Our post The Five Bone Broth Mistakes You Might Be Making was very popular. I received many questions about it, so I decided to follow it up with more mistakes and more information to answer many of the questions I have received.
Cooking Too Short
It takes time for the minerals and nutrients to be drawn out of the bones. If you stop before this happens, you won’t be getting everything you need and waste nutrients by throwing them into the garbage instead of drawing them into the stock. Cook stock a minimum of 8 hours, but go for 24-36 hours for chicken and 24-48 hours for beef if at all possible. The longer, the more nutrition you extract, generally speaking.
Cooking Too Long
But there is a limit to how long cooking remains beneficial. If you let stock go too long, it can turn and the broth can become bitter or have off flavors. If you go longer than 36-48 hours, depending on how high you have your heat, you can have the flavor turn. Sometimes, you can tell the flavor has turned by the color of the broth. If it turns unnaturally dark, you’ve probably cooked it too long.

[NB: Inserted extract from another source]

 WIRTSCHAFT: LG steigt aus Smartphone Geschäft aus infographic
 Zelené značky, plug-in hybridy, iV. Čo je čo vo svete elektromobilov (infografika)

If you’re doing a ‘continuous brew’ type of set-up where you remove stock and add bones and water daily, make sure you check it daily to ensure it’s doing ok and doesn’t need to be pulled.
Using the Wrong Pot
It’s important to avoid aluminum when making stock. Aluminum can leech under heat and long cooking conditions, and you don’t want that in your stock! Stainless steel or cast iron are good choices, as is enameled cast iron. Remember, the heavier-bottomed the pot, the better heat distribution you get, which will avoid a burnt or off-flavor developing from hot spots if you’re cooking on the stove.
It’s also important not to use an under-sized pot. Crowding can mean you don’t wind up with as rich of a stock as you desired.
Concern About Gelling
Gelling is awesome, but if you cook your stock a long time in order to extract all of the nutrients from the bone, don’t be surprised if the stock doesn’t gel. The gelatin has broken down from the long cooking time. It’s still there, it’s just broken down so it’s more easily absorbed. If you’re really concerned, you can take your stock and add some high quality, commercially purchased gelatin to it. Or you can pop in some chicken feet the last few hours of cooking to give it some gel. Either way, gelled or not, bone broth is still awesome.
Using the Fat Incorrectly
Using fat after a too long cooking time can be a problem because the fat can go rancid. If you wish to reclaim the fat, use a ladle skim the fat once it has liquified and pop it into the fridge to solidify. If you miss any fat and you find it after cooking, be sure to discard that fat before use.
This method has a good and a bad. It’s good in that you can claim the fat and use it. It’s bad, however, in that a nice, thick fat cap on the stock can make it last longer in the fridge. So to compensate, plan on using your stock quicker or freeze it for long-term storage so you don’t accidentally miss the window and it goes to waste. Also, I’ve been known to add the fatty trimmings from chickens in order to bulk up the fat content in the stock, so I could have it both ways- ladle some off for cooking and keep the rest so the stock could have a protective fat cap.
Either way, be sure to store your stock in the coldest part of your fridge so it will last as long as possible.